## [What the task requires]
Pick up the news roundup below about Trump, Democrats and Maine's Medicaid vote, and keep writing it from right after its last sentence.

## [Excerpt to read]
----

President Trump calls a dozen Democratic Senators and tells them he'll "get killed" financially if his tax "reform" effort passes. Because, after all, if you can't trust Donald Trump, who can you trust? He also told them that they've got to pass an Estate tax repeal because they had to "give the rich something," but what can you give people who already have everything? (Oh, and a Trump spokeshack again spreads the lie that Democrats are holding up his nominees when they're not even able to filibuster Presidential nominees anymore.)
Politico reporter revisits Trump supporters in Johnstown, Pennsylvania, and finds that although they generally said they'd abandon him if he didn't deliver, now they're saying they won't abandon him even though he hasn't delivered. You'll encounter all the naked self-contradiction of their analyses and you'll say well, what the hell else are they going to do? Most of us have a very hard time admitting we're wrong, and it's not like Democrats offer very much in opposition. (By "offer very much," I mean offer very much economic populism, not whatever else it is Democrats think people want.)
Maine voters overwhelmingly approved a Medicaid expansion at the polls earlier this week, but didn't actually provide a funding mechanism in their ballot resolution, so Gov. Paul LePage may yet get to stop it, by declaring a lack of funds (Maine's share of the expansion would be around $54 million) and sending the resolution back to the legislature. Of course Mr. LePage -- who was very poor and very abused by an alcoholic father as a child and I got past it, so suck it, poor people! -- has already vetoed five-count-'em-five Medicaid expansions as Governor, and the current state Senate Majority leader would like to succeed him, so it doesn't look as good as it did on Election Day, which is a shame. (The good news: Utah might succeed in 2018 where Maine has thus far failed.)

----

## [Data to examine]
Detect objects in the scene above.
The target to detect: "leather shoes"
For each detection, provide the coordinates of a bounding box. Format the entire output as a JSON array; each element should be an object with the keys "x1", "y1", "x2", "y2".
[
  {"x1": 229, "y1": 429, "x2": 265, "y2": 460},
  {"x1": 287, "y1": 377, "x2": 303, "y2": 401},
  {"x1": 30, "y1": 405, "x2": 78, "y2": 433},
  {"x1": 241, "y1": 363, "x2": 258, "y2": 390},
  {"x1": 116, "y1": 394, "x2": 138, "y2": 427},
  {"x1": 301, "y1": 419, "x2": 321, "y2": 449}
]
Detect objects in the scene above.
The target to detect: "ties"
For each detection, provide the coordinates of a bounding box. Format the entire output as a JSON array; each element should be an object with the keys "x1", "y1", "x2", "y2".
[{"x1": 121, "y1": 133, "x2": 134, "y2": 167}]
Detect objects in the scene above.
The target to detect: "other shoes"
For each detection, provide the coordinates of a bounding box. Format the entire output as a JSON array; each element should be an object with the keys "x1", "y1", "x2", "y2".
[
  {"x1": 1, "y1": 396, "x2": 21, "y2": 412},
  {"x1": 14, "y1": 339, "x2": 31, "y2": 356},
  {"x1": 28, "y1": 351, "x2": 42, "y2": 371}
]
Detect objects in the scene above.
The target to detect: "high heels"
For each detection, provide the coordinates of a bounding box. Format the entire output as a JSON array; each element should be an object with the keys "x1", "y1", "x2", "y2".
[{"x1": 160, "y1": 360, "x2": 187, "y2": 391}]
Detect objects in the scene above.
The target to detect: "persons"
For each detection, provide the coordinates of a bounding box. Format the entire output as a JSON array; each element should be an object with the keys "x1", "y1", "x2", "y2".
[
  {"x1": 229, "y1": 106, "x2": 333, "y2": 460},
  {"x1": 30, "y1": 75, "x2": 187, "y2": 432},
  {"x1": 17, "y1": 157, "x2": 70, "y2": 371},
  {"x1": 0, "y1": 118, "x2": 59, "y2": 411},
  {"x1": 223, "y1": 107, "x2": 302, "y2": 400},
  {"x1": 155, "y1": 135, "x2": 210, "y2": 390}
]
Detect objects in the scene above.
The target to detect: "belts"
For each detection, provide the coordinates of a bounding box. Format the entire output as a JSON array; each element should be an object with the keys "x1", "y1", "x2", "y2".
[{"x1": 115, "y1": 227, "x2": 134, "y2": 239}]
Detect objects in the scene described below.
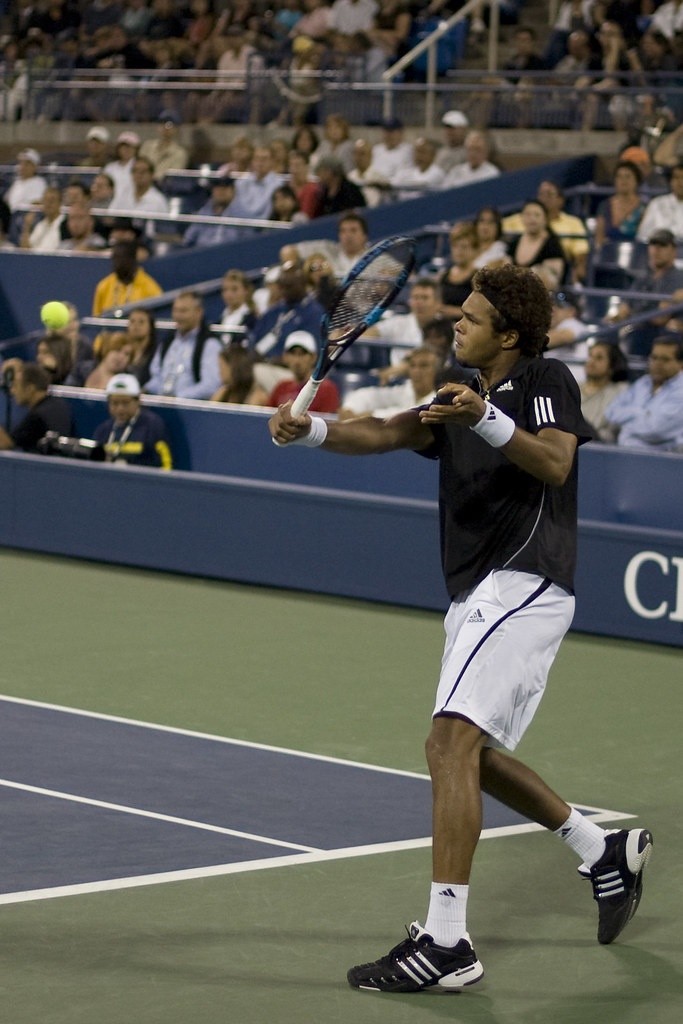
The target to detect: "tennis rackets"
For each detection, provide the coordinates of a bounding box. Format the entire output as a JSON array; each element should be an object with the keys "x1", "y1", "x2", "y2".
[{"x1": 271, "y1": 233, "x2": 420, "y2": 448}]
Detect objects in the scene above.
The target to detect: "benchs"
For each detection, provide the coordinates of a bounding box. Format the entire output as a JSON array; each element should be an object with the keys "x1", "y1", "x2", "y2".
[{"x1": 0, "y1": 165, "x2": 683, "y2": 531}]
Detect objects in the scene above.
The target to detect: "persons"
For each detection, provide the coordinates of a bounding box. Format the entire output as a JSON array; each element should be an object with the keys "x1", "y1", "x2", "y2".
[
  {"x1": 267, "y1": 267, "x2": 653, "y2": 993},
  {"x1": 0, "y1": 0, "x2": 683, "y2": 471}
]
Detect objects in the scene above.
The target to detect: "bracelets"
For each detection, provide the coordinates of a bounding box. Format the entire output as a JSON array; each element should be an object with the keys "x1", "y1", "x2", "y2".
[
  {"x1": 468, "y1": 399, "x2": 515, "y2": 447},
  {"x1": 272, "y1": 414, "x2": 328, "y2": 448}
]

----

## [Reply to the exercise]
Surprise, surprise, hedge fund manager/Trump campaign financier Robert Mercer appears to have used money sheltered from U.S. taxes in Bermuda to finance some anti-Clinton efforts. So quite a few Democrats will now be able to attack quite a few Republican opponents by referring to all the tax shelter money being spent on that Republican's behalf -- but nah, they won't do that, not when they can coast on this week's results in Virginia.
Finally, in a story that may be breaking a few weeks early, a woman has come forward to accuse Republican U.S. Senate candidate Roy Moore of molesting her when she was 14 and he was 32. Mr. Moore has denied the allegations, but the bulk of the Post's report describes a man who seemed to spend an awful lot of time with girls when he was spending time with anyone, and that's not a good sign. Also, he tried to date at least three other teenage girls in his early 30s, though none of those attempts resulted in any sexual relations (and in one of them he actually seems kinda human). I bet he still wins the race anyway, because rage.